Task material >>

"""

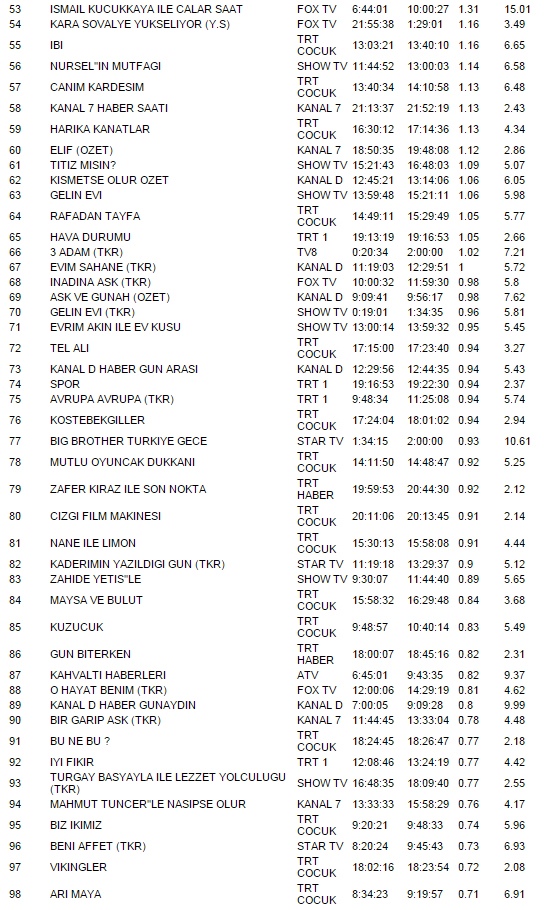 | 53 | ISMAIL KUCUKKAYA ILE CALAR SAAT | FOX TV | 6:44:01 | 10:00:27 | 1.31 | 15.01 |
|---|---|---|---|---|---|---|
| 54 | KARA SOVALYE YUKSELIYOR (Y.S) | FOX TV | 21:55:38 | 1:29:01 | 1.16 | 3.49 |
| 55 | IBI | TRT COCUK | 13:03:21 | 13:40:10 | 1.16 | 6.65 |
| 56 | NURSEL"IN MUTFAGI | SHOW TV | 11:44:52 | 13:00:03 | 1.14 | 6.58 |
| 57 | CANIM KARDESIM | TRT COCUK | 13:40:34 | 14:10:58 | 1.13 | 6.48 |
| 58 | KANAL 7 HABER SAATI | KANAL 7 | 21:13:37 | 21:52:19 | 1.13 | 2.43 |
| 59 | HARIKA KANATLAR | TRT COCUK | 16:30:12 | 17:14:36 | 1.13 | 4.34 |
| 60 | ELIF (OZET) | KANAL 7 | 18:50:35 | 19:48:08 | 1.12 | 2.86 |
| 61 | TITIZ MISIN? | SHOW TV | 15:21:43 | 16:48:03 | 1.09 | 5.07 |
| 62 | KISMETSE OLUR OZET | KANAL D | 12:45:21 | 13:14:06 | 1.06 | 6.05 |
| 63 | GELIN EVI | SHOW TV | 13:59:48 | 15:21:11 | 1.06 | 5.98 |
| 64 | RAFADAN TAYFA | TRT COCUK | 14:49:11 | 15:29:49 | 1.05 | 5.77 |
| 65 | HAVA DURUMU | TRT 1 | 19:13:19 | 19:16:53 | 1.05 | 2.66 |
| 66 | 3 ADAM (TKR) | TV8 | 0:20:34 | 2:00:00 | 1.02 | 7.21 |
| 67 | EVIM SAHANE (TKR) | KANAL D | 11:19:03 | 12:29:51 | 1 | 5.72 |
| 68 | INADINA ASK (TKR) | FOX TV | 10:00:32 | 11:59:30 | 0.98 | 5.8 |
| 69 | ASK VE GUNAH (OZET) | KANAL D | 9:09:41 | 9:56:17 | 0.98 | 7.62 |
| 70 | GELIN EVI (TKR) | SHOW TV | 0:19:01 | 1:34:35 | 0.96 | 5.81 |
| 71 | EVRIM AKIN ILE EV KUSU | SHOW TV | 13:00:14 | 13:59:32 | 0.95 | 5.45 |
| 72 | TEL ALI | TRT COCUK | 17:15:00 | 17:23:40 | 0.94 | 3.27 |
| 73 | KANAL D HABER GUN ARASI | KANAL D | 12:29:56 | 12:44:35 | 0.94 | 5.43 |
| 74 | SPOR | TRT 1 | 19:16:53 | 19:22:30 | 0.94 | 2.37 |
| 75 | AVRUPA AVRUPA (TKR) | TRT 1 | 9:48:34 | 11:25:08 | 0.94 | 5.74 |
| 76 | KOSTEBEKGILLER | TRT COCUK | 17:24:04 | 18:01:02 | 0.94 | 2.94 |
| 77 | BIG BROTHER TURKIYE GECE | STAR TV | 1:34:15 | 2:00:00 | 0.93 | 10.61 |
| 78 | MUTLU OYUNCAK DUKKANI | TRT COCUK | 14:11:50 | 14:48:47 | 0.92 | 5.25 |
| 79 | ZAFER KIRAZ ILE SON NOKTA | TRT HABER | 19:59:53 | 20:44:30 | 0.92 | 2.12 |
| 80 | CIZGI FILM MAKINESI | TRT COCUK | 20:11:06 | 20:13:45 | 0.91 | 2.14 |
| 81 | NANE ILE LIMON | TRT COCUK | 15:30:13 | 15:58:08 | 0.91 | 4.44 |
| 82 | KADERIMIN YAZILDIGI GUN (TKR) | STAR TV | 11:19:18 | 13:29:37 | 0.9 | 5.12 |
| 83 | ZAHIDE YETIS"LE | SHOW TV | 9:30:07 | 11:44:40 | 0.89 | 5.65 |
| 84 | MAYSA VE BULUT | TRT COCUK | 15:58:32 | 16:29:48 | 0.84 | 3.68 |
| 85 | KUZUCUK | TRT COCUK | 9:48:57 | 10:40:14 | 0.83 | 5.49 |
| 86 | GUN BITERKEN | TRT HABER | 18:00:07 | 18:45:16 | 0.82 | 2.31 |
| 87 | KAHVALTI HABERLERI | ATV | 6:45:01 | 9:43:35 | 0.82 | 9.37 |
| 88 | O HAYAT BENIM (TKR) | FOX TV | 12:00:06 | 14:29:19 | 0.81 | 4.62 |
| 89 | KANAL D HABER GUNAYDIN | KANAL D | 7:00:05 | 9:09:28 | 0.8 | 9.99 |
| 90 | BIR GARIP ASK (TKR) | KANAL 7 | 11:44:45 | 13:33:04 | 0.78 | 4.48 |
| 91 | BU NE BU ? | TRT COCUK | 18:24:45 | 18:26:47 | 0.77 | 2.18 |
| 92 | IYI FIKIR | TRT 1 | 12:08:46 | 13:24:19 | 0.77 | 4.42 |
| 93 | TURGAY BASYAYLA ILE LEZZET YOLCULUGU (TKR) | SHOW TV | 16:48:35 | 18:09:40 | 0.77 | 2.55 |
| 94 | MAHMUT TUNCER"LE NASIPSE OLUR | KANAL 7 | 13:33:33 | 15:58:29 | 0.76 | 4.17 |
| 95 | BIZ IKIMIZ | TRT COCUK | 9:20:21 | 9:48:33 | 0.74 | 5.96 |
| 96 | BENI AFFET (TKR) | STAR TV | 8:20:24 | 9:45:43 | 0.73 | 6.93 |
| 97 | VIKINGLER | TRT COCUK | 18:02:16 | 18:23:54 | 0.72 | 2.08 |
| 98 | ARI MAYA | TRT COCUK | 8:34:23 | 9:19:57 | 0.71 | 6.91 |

"""

Task goal >> Word for word, give again the lines from the first entry to the line with "1.13 | 2.43 |", inclusive. Exclude the pictures.

Solution to the problem >>
 | 53 | ISMAIL KUCUKKAYA ILE CALAR SAAT | FOX TV | 6:44:01 | 10:00:27 | 1.31 | 15.01 |
|---|---|---|---|---|---|---|
| 54 | KARA SOVALYE YUKSELIYOR (Y.S) | FOX TV | 21:55:38 | 1:29:01 | 1.16 | 3.49 |
| 55 | IBI | TRT COCUK | 13:03:21 | 13:40:10 | 1.16 | 6.65 |
| 56 | NURSEL"IN MUTFAGI | SHOW TV | 11:44:52 | 13:00:03 | 1.14 | 6.58 |
| 57 | CANIM KARDESIM | TRT COCUK | 13:40:34 | 14:10:58 | 1.13 | 6.48 |
| 58 | KANAL 7 HABER SAATI | KANAL 7 | 21:13:37 | 21:52:19 | 1.13 | 2.43 |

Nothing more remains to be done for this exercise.